Rechtslage · Österreich · Risiko 1/3
Termin buchen per KI-Agent: Rechtslage in Österreich
Ein Termin-Mandat bevollmächtigt einen KI-Agenten, Termine im Namen einer Person zu buchen — beim Arzt, Coiffeur oder Amt. Es enthält typischerweise Zeitfenster, erlaubte Anbieter und die Regel, ob kostenpflichtige Reservationen zulässig sind. Buchungen ohne Zahlungsbefugnis sind Risikostufe 1.
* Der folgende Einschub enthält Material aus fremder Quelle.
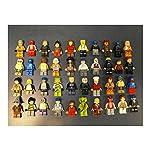 Lego Lot Of 10 Minifigures Random Lot Star Wars, Ninjago & More L@@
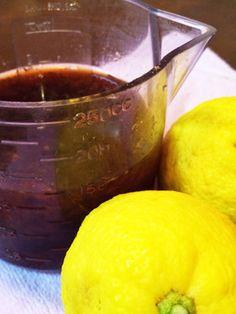 簡単!自家製ぽん酢作り方。ゆず・レモン等
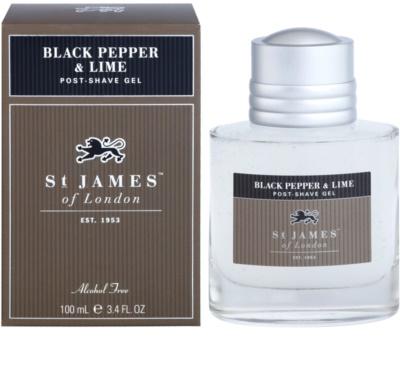 St. James Of London Black Pepper & Persian Lime gel After-Shave pentru barbati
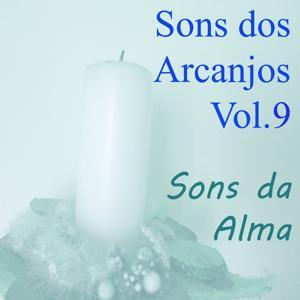 Sons dos Arcanjos, Vol. 9 (Sons da Alma)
Rechtsgrundlage (Österreich)
In Österreich folgt die Bevollmächtigung §§ 1002 ff. ABGB; der Umfang bestimmt sich nach dem erteilten Auftrag, ein Widerruf ist jederzeit zulässig.
Allgemein gilt: Wer ein Geschäft im Namen eines anderen zur Besorgung übernimmt, handelt im Rahmen der erteilten Macht. Das Mandat ist die maschinenlesbare Fassung dieses Vertrags: Auftrag (scope), Grenzen (constraints) und Laufzeit in einem prüfbaren Artefakt.
Empfohlene Grenzen
Zeitfenster, Anbieter-Liste; kostenpflichtige Reservationen separat mandatieren.
Typische Risiken
- No-Show-Gebühren machen aus einer Buchung eine Zahlungsverpflichtung — im Mandat ausschliessen oder begrenzen.
Beweis im Streitfall
Auch Österreich kennt die freie Beweiswürdigung (§ 272 ZPO); eIDAS gilt unmittelbar, qualifizierte Zeitstempel tragen die Art.-41-Vermutung. Die hash-verkettete Evidence mit qualifizierter Wurzel-Verankerung erfüllt zugleich die Dokumentationserwartung der Verwaltungspraxis — relevant für gov.*-Aktionen gegenüber Behörden.
Häufige Fragen
Wie weise ich nach, dass mein Agent Termine buchen durfte?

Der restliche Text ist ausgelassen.